Description of the task —
Output the records below again, precisely as they are written.

Source data —
[Start of section]

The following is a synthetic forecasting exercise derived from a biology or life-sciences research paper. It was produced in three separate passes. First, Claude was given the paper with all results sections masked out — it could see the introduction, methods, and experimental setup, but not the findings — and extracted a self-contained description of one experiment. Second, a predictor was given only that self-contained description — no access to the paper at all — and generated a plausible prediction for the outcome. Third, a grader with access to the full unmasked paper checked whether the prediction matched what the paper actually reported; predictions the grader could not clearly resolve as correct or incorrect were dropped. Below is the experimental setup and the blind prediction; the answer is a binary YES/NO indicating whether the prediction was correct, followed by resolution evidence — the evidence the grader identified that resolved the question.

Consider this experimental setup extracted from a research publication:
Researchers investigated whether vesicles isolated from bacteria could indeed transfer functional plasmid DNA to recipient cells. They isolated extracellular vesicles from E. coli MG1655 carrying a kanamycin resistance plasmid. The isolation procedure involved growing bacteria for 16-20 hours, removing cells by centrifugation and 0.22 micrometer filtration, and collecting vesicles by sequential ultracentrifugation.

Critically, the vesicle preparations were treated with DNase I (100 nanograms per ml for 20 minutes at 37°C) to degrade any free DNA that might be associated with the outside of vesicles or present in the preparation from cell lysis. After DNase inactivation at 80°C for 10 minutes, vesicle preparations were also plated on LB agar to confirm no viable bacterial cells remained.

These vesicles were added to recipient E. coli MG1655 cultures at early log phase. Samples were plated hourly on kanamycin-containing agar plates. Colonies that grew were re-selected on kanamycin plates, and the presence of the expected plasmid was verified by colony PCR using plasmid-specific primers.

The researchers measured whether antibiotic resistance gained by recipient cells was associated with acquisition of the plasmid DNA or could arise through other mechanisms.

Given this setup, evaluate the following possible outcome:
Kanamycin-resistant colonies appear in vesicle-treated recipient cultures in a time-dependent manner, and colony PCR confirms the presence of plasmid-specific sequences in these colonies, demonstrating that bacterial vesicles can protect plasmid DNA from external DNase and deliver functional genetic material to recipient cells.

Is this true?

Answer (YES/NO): YES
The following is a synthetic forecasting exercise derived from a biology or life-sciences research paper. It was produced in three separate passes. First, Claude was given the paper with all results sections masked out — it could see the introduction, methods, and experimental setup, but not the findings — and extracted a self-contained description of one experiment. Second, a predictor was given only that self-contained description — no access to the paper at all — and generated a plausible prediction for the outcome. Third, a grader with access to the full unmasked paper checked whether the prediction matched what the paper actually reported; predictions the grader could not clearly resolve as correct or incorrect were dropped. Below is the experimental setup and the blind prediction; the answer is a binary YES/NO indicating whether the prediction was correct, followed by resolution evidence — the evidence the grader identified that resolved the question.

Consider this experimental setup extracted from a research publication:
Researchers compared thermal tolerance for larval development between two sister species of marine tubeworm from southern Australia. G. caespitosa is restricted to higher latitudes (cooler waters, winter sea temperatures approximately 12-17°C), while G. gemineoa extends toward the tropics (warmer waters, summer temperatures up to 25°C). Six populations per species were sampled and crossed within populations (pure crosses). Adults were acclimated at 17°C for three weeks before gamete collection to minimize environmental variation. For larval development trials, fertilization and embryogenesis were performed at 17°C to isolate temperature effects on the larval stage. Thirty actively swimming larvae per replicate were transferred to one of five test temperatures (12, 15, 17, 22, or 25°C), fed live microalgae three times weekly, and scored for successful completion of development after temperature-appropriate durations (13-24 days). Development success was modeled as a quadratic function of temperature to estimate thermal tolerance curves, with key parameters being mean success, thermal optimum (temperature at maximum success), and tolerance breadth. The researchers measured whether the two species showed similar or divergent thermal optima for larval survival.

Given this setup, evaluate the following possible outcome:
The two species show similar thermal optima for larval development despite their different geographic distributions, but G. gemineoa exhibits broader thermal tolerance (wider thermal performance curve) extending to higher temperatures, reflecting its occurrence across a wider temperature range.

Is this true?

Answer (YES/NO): NO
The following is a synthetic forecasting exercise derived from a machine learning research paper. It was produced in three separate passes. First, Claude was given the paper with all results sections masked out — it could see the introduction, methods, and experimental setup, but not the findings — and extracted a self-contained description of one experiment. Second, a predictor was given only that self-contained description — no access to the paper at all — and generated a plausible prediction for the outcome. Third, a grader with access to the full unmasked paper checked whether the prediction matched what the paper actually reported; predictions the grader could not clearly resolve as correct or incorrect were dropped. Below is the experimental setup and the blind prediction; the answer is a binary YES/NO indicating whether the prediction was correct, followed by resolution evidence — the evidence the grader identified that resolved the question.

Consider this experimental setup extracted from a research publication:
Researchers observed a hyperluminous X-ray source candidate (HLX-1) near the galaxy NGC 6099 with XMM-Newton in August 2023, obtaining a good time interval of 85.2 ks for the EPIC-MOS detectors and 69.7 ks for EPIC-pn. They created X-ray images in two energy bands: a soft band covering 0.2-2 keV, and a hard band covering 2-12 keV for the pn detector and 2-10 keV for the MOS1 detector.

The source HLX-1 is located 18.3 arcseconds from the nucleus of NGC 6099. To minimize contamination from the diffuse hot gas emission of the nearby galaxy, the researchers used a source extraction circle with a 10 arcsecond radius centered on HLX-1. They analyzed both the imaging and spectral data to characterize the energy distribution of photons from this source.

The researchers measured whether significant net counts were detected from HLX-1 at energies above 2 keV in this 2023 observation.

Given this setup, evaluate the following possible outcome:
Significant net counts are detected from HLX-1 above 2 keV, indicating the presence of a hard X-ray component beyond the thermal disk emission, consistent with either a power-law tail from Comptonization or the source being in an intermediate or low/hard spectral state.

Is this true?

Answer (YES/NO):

[End of section]

Exercise output —
The following is a synthetic forecasting exercise derived from a biology or life-sciences research paper. It was produced in three separate passes. First, Claude was given the paper with all results sections masked out — it could see the introduction, methods, and experimental setup, but not the findings — and extracted a self-contained description of one experiment. Second, a predictor was given only that self-contained description — no access to the paper at all — and generated a plausible prediction for the outcome. Third, a grader with access to the full unmasked paper checked whether the prediction matched what the paper actually reported; predictions the grader could not clearly resolve as correct or incorrect were dropped. Below is the experimental setup and the blind prediction; the answer is a binary YES/NO indicating whether the prediction was correct, followed by resolution evidence — the evidence the grader identified that resolved the question.

Consider this experimental setup extracted from a research publication:
Researchers investigated whether vesicles isolated from bacteria could indeed transfer functional plasmid DNA to recipient cells. They isolated extracellular vesicles from E. coli MG1655 carrying a kanamycin resistance plasmid. The isolation procedure involved growing bacteria for 16-20 hours, removing cells by centrifugation and 0.22 micrometer filtration, and collecting vesicles by sequential ultracentrifugation.

Critically, the vesicle preparations were treated with DNase I (100 nanograms per ml for 20 minutes at 37°C) to degrade any free DNA that might be associated with the outside of vesicles or present in the preparation from cell lysis. After DNase inactivation at 80°C for 10 minutes, vesicle preparations were also plated on LB agar to confirm no viable bacterial cells remained.

These vesicles were added to recipient E. coli MG1655 cultures at early log phase. Samples were plated hourly on kanamycin-containing agar plates. Colonies that grew were re-selected on kanamycin plates, and the presence of the expected plasmid was verified by colony PCR using plasmid-specific primers.

The researchers measured whether antibiotic resistance gained by recipient cells was associated with acquisition of the plasmid DNA or could arise through other mechanisms.

Given this setup, evaluate the following possible outcome:
Kanamycin-resistant colonies appear in vesicle-treated recipient cultures in a time-dependent manner, and colony PCR confirms the presence of plasmid-specific sequences in these colonies, demonstrating that bacterial vesicles can protect plasmid DNA from external DNase and deliver functional genetic material to recipient cells.

Is this true?

Answer (YES/NO): YES
The following is a synthetic forecasting exercise derived from a biology or life-sciences research paper. It was produced in three separate passes. First, Claude was given the paper with all results sections masked out — it could see the introduction, methods, and experimental setup, but not the findings — and extracted a self-contained description of one experiment. Second, a predictor was given only that self-contained description — no access to the paper at all — and generated a plausible prediction for the outcome. Third, a grader with access to the full unmasked paper checked whether the prediction matched what the paper actually reported; predictions the grader could not clearly resolve as correct or incorrect were dropped. Below is the experimental setup and the blind prediction; the answer is a binary YES/NO indicating whether the prediction was correct, followed by resolution evidence — the evidence the grader identified that resolved the question.

Consider this experimental setup extracted from a research publication:
Researchers compared thermal tolerance for larval development between two sister species of marine tubeworm from southern Australia. G. caespitosa is restricted to higher latitudes (cooler waters, winter sea temperatures approximately 12-17°C), while G. gemineoa extends toward the tropics (warmer waters, summer temperatures up to 25°C). Six populations per species were sampled and crossed within populations (pure crosses). Adults were acclimated at 17°C for three weeks before gamete collection to minimize environmental variation. For larval development trials, fertilization and embryogenesis were performed at 17°C to isolate temperature effects on the larval stage. Thirty actively swimming larvae per replicate were transferred to one of five test temperatures (12, 15, 17, 22, or 25°C), fed live microalgae three times weekly, and scored for successful completion of development after temperature-appropriate durations (13-24 days). Development success was modeled as a quadratic function of temperature to estimate thermal tolerance curves, with key parameters being mean success, thermal optimum (temperature at maximum success), and tolerance breadth. The researchers measured whether the two species showed similar or divergent thermal optima for larval survival.

Given this setup, evaluate the following possible outcome:
The two species show similar thermal optima for larval development despite their different geographic distributions, but G. gemineoa exhibits broader thermal tolerance (wider thermal performance curve) extending to higher temperatures, reflecting its occurrence across a wider temperature range.

Is this true?

Answer (YES/NO): NO
The following is a synthetic forecasting exercise derived from a machine learning research paper. It was produced in three separate passes. First, Claude was given the paper with all results sections masked out — it could see the introduction, methods, and experimental setup, but not the findings — and extracted a self-contained description of one experiment. Second, a predictor was given only that self-contained description — no access to the paper at all — and generated a plausible prediction for the outcome. Third, a grader with access to the full unmasked paper checked whether the prediction matched what the paper actually reported; predictions the grader could not clearly resolve as correct or incorrect were dropped. Below is the experimental setup and the blind prediction; the answer is a binary YES/NO indicating whether the prediction was correct, followed by resolution evidence — the evidence the grader identified that resolved the question.

Consider this experimental setup extracted from a research publication:
Researchers observed a hyperluminous X-ray source candidate (HLX-1) near the galaxy NGC 6099 with XMM-Newton in August 2023, obtaining a good time interval of 85.2 ks for the EPIC-MOS detectors and 69.7 ks for EPIC-pn. They created X-ray images in two energy bands: a soft band covering 0.2-2 keV, and a hard band covering 2-12 keV for the pn detector and 2-10 keV for the MOS1 detector.

The source HLX-1 is located 18.3 arcseconds from the nucleus of NGC 6099. To minimize contamination from the diffuse hot gas emission of the nearby galaxy, the researchers used a source extraction circle with a 10 arcsecond radius centered on HLX-1. They analyzed both the imaging and spectral data to characterize the energy distribution of photons from this source.

The researchers measured whether significant net counts were detected from HLX-1 at energies above 2 keV in this 2023 observation.

Given this setup, evaluate the following possible outcome:
Significant net counts are detected from HLX-1 above 2 keV, indicating the presence of a hard X-ray component beyond the thermal disk emission, consistent with either a power-law tail from Comptonization or the source being in an intermediate or low/hard spectral state.

Is this true?

Answer (YES/NO):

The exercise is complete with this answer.